Search code examples
sqlmessagingrabbitmq

How to know when a set of RabbitMQ tasks are complete?


I am using RabbitMQ to have worker processes encode video files. I would like to know when all of the files are complete - that is, when all of the worker processes have finished.

The only way I can think to do this is by using a database. When a video finishes encoding:

UPDATE videos SET status = 'complete' WHERE filename = 'foo.wmv'
-- etc etc etc as each worker finishes --

And then to check whether or not all of the videos have been encoded:

SELECT count(*) FROM videos WHERE status != 'complete'

But if I'm going to do this, then I feel like I am losing the benefit of RabbitMQ as a mechanism for multiple distributed worker processes, since I still have to manually maintain a database queue.

Is there a standard mechanism for RabbitMQ dependencies? That is, a way to say "wait for these 5 tasks to finish, and once they are done, then kick off a new task?"

I don't want to have a parent process add these tasks to a queue and then "wait" for each of them to return a "completed" status. Then I have to maintain a separate process for each group of videos, at which point I've lost the advantage of decoupled worker processes as compared to a single ThreadPool concept.

Am I asking for something which is impossible? Or, are there standard widely-adopted solutions to manage the overall state of tasks in a queue that I have missed?

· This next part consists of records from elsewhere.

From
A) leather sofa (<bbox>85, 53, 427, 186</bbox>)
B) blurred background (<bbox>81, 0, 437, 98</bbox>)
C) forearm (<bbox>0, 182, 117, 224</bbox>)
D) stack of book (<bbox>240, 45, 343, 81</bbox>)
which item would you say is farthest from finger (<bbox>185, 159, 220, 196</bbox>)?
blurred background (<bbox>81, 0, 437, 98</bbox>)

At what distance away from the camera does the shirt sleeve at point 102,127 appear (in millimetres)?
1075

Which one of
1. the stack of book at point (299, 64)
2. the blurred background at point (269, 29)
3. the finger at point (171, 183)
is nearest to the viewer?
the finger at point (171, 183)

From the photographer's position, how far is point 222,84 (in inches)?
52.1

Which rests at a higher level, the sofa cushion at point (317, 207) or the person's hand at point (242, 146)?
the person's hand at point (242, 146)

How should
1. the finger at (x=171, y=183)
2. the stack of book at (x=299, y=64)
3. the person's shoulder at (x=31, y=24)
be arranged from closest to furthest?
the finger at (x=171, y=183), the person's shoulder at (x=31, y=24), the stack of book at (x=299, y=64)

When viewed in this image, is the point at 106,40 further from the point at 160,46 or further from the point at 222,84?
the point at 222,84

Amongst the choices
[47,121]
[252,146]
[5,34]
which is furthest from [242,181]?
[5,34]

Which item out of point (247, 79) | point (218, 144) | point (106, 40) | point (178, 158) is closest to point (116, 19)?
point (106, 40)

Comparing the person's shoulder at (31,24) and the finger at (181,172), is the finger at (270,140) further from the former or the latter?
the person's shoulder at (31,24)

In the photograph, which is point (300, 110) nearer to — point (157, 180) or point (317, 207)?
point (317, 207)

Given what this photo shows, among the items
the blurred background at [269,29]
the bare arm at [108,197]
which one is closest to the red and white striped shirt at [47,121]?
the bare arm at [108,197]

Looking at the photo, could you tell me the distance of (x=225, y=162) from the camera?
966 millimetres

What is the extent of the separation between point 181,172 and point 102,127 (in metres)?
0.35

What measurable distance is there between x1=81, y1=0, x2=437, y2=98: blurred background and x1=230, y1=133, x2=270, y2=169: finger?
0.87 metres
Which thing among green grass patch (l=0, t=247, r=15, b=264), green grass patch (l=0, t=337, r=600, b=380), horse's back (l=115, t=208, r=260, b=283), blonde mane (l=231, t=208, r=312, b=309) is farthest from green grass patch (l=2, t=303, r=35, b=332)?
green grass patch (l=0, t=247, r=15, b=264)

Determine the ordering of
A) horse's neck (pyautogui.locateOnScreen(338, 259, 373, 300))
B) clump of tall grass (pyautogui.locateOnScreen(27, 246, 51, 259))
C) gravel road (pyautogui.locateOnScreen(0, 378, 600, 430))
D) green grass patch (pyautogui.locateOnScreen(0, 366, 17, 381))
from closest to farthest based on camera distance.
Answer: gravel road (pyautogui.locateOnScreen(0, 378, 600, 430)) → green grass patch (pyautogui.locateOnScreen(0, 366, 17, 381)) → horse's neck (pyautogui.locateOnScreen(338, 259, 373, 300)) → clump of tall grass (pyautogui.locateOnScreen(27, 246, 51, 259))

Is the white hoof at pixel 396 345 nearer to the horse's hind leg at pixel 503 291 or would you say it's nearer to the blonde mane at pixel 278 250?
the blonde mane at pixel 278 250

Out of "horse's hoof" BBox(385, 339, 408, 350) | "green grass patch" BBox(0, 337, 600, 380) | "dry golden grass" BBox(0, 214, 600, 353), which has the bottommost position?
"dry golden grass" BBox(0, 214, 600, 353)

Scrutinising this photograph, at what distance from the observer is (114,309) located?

Edit: after searching, I found this similar question: Getting result of a long running task with RabbitMQ

Are there any particular thoughts that people have about this?


Solution

  • Use a "response" queue. I don't know any specifics about RabbitMQ, so this is general:

    • Have your parent process send out requests and keep track of how many it sent
    • Make the parent process also wait on a specific response queue (that the children know about)
    • Whenever a child finishes something (or can't finish for some reason), send a message to the response queue
    • Whenever numSent == numResponded, you're done

    Something to keep in mind is a timeout -- What happens if a child process dies? You have to do slightly more work, but basically:

    • With every sent message, include some sort of ID, and add that ID and the current time to a hash table.
    • For every response, remove that ID from the hash table
    • Periodically walk the hash table and remove anything that has timed out

    This is called the Request Reply Pattern.